■ EXERCISE DESCRIPTION ■
Retype each line below precisely and omit all images.

■ DATA SEGMENT ■

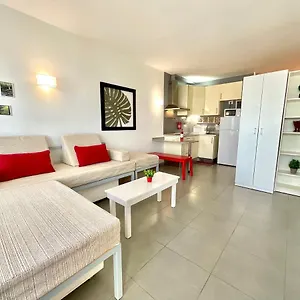 Rest&pool Apartamento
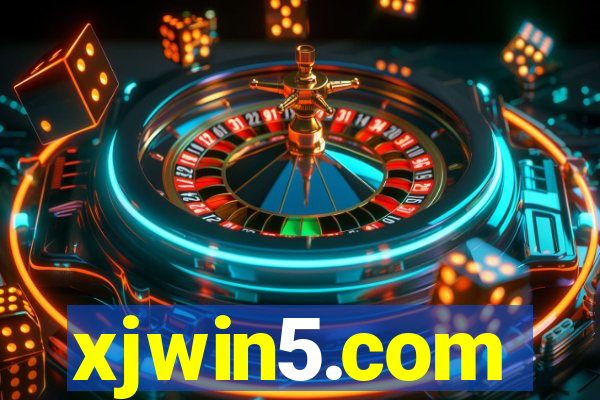 xjwin5.com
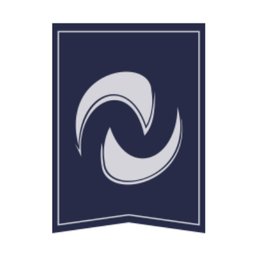 Company logo Nilcatex Têxtil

■ REPLY TO THE TASK ■
 Rest&pool Apartamento
 xjwin5.com
 Company logo Nilcatex Têxtil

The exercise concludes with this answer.